The assessment of denture color stability involved an examination of the efficacy of various cleaning methods. The susceptibility of dentures to staining was found to be dependent on the staining solution used in this research. Statistical analysis uncovered noteworthy differences in the staining capabilities of various solutions. Notably, red wine and tea exhibited a higher degree of discoloration compared to coffee. The discernible color variations induced by red wine and tea were evident to the human eye (ΔE* > 3.3), aligning with findings from prior studies (31–34). Previous research has suggested that the alcohol content in red wine, as tested in this study, may contribute to surface roughening, thereby facilitating staining by softening the resin matrix. Consistent with our study, the literature indicates that tea tends to exert a more pronounced discoloration effect on polymeric dental materials than coffee (35, 36).
In response to the potential deleterious effects on denture base resin, this study advocates a strategic approach—employing ultrasonic treatment subsequent to the application of denture cleanser. This sequential protocol aims to mitigate the negative repercussions on denture base resin, as expounded upon in this investigation.
Delving into a meticulous critique of the experiments, this discussion underscores the critical significance of the concurrent utilization of ultrasonic treatment and denture cleanser. A more detailed examination of ultrasonic cavitation as a pivotal cleaning mechanism and its discernible effects on surface roughness now provides a nuanced understanding of the experimental nuances.
The limitations of the study are elucidated in greater detail, encompassing a comprehensive exploration of potential drawbacks. Emphasis is placed on the potential negative influence on denture base resin and the discernible increase in surface roughness, offering a holistic comprehension of the study’s constraints.
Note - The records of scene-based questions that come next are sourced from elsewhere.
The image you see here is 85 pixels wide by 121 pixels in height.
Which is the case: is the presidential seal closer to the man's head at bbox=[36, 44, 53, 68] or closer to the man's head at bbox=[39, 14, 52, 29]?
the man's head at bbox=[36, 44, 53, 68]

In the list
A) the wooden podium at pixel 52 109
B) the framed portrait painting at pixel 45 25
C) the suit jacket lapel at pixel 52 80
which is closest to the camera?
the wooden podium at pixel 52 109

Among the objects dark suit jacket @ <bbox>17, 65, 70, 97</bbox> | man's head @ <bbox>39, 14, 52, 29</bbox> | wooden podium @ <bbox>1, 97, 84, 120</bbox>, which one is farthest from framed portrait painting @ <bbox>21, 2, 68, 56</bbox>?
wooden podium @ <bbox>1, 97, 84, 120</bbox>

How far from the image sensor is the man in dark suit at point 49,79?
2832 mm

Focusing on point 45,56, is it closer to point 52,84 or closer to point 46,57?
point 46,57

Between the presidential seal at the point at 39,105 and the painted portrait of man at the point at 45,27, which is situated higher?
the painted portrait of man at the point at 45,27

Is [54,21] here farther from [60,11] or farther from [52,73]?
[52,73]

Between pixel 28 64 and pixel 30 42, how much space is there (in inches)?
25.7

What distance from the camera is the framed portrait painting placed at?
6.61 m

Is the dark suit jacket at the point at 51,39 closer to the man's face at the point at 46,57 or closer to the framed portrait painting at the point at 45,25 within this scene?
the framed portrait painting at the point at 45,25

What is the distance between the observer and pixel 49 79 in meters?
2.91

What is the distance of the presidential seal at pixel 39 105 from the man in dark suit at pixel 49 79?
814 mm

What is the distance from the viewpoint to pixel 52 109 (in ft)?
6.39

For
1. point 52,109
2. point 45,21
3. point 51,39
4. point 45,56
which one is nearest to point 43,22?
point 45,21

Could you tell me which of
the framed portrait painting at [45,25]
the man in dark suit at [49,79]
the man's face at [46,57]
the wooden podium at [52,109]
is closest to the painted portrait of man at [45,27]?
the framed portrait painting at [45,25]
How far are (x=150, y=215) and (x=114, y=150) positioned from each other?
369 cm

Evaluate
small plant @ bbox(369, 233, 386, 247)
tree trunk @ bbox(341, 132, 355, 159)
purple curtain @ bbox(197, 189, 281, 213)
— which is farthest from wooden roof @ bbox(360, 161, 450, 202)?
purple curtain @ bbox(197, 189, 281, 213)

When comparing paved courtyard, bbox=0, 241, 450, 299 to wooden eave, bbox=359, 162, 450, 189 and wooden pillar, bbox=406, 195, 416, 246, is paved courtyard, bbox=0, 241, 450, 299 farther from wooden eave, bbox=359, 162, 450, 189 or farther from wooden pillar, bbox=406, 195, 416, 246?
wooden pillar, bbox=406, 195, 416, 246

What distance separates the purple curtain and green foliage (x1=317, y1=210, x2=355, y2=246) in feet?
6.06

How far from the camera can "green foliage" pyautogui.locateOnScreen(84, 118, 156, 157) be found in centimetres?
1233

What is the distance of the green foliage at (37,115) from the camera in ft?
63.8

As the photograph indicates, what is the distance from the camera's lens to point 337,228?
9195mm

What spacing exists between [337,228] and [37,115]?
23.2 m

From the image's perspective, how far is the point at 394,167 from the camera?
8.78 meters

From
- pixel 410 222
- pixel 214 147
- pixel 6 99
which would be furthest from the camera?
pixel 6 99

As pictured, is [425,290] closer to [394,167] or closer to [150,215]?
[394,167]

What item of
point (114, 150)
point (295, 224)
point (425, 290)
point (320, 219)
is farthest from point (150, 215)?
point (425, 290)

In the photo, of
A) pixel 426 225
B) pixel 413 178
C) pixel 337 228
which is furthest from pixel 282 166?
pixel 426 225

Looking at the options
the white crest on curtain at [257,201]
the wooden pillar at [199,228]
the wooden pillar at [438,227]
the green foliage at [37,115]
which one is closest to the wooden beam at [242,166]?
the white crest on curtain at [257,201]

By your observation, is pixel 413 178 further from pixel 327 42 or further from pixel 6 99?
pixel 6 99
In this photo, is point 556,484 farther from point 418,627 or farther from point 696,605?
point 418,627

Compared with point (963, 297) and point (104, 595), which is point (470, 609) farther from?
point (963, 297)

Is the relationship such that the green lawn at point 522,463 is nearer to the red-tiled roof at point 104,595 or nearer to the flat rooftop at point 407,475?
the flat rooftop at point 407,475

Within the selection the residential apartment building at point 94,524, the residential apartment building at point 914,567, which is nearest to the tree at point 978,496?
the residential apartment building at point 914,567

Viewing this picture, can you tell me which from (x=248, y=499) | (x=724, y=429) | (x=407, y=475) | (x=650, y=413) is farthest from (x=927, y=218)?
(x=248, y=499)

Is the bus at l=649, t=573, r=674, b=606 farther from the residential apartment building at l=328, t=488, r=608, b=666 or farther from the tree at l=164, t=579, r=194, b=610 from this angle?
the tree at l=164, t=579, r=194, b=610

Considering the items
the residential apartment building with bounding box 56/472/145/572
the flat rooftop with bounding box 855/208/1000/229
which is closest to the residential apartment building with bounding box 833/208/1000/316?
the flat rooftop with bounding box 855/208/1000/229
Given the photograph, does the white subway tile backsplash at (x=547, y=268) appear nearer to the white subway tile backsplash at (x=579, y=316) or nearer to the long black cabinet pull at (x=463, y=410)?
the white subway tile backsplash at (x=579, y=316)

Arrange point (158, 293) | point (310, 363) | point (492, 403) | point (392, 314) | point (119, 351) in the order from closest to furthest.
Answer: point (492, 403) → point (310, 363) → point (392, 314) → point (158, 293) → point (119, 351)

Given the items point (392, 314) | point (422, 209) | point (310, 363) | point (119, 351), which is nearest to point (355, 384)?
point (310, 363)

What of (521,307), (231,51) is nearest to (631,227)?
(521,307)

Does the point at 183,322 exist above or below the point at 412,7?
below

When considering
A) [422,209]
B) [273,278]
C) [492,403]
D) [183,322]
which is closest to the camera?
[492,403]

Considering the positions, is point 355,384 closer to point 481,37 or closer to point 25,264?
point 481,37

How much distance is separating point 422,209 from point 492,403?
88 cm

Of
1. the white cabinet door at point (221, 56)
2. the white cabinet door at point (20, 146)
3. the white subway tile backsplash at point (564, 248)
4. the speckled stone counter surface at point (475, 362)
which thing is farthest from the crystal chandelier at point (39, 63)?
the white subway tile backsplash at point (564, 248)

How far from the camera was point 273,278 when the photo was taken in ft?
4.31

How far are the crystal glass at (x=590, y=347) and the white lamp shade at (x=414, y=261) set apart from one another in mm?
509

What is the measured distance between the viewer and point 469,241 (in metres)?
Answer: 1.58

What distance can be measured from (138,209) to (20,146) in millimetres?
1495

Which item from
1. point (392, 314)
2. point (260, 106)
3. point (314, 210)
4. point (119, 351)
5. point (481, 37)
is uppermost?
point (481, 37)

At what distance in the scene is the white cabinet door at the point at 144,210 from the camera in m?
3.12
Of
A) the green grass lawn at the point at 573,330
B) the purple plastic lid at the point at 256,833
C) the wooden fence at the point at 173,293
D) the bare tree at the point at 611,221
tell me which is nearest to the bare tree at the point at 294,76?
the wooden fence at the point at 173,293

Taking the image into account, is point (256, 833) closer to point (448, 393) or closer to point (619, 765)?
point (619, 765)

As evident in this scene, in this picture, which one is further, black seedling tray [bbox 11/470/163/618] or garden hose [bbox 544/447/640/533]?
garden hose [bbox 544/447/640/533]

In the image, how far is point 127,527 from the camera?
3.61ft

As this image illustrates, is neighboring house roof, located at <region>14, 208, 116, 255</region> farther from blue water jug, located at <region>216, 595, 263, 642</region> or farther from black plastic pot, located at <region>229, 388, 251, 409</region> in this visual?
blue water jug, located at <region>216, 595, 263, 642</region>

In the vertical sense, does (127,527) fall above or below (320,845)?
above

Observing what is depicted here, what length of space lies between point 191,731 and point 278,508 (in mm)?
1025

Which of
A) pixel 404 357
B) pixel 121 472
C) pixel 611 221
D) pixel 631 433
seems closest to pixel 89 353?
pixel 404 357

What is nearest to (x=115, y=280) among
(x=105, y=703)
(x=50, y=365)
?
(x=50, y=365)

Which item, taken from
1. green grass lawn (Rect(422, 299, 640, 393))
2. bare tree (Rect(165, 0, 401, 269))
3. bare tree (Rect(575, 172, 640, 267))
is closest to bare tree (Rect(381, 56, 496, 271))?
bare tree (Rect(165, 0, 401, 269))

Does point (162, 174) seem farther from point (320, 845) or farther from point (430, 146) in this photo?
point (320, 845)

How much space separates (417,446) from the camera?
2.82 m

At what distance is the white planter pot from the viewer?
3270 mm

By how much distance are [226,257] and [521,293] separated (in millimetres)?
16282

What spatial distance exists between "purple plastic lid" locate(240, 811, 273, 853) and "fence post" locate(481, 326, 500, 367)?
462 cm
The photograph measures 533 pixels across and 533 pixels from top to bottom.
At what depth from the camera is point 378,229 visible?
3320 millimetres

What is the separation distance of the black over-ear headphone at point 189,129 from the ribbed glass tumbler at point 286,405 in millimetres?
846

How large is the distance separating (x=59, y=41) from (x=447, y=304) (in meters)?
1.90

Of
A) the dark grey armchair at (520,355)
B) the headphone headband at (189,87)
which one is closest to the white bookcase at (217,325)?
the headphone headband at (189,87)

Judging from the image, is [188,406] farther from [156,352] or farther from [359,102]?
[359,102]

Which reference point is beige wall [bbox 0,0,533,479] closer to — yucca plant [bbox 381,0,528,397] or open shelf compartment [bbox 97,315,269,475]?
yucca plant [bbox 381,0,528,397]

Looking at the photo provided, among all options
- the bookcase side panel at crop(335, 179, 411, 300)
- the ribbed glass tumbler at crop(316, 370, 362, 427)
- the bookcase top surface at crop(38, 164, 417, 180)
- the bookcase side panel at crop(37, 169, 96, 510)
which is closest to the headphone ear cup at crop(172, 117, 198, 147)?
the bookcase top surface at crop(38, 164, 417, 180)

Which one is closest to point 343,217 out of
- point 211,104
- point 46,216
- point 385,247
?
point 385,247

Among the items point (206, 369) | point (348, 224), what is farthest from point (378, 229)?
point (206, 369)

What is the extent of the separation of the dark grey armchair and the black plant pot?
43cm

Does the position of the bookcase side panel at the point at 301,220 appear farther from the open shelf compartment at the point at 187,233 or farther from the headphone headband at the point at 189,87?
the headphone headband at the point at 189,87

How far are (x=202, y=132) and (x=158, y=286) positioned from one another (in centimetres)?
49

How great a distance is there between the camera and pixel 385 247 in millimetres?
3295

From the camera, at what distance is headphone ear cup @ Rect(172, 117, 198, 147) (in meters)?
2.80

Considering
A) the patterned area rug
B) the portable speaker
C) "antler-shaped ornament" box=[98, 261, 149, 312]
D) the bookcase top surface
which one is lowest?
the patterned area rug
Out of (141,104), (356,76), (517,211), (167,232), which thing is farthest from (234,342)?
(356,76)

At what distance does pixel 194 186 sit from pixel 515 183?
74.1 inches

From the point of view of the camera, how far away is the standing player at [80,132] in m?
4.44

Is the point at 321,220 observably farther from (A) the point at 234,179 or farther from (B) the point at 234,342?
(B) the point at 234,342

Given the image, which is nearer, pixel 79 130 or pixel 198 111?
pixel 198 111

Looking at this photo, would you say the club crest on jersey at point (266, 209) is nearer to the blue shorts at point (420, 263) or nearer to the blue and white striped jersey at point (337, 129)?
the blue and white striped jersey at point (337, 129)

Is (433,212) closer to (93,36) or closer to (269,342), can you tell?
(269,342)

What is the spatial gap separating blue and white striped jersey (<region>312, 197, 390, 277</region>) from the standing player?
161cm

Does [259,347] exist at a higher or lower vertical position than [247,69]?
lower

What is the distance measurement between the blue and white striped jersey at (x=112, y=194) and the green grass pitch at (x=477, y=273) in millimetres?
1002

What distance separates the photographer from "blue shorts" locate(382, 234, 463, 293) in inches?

The discussion dedicates a considerable segment to delineate potential avenues for future research, emphasizing the necessity for more nuanced investigations. Specifically, it underscores the need for further exploration into diverse chemical compositions within the ultrasonic device, leveraging a meticulously designed clinical trial framework.
Conclusion
Within the scope of this study, the optimal selections of denture base cleaning methods for different stains are suggested. For coffee and tea stains, ultrasonication after cleanser application causes a more negligible effect on physical properties and better efficiency for stain removal than other cleaning methods. For red wine stains, cleaning dentures with ultrasound only causes less impact on physical properties and more efficient stain removal.